* _What the task asks_: Of the entries below, restate word for word only the section that runs from the line with "Three young girls" to the line with "Wedding day: young", counting both ends.

* _Material provided_:
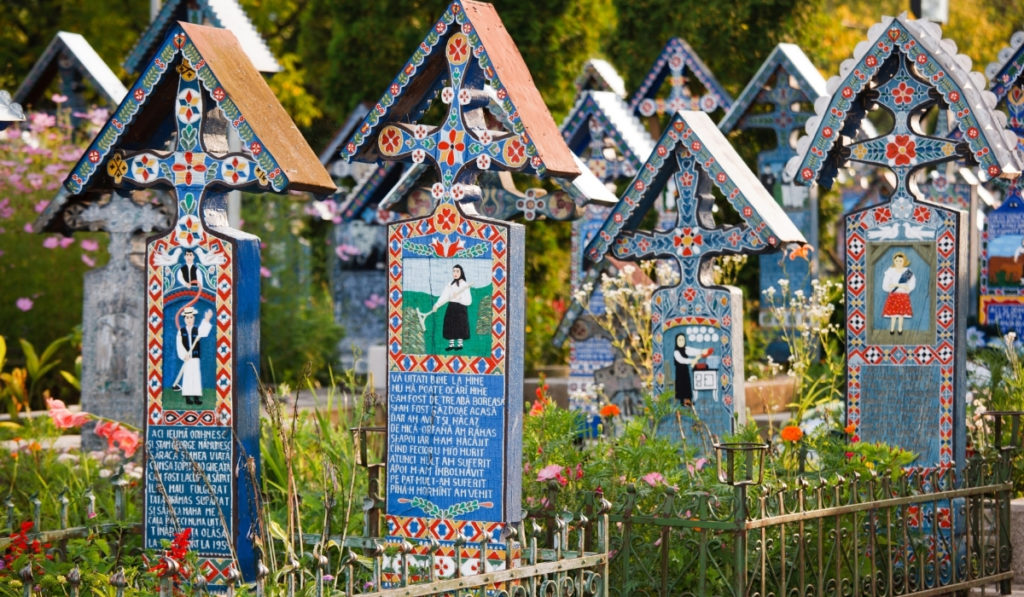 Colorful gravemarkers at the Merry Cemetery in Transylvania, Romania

...

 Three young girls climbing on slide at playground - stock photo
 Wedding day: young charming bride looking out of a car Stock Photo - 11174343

* _Exercise answer_:
 Three young girls climbing on slide at playground - stock photo
 Wedding day: young charming bride looking out of a car Stock Photo - 11174343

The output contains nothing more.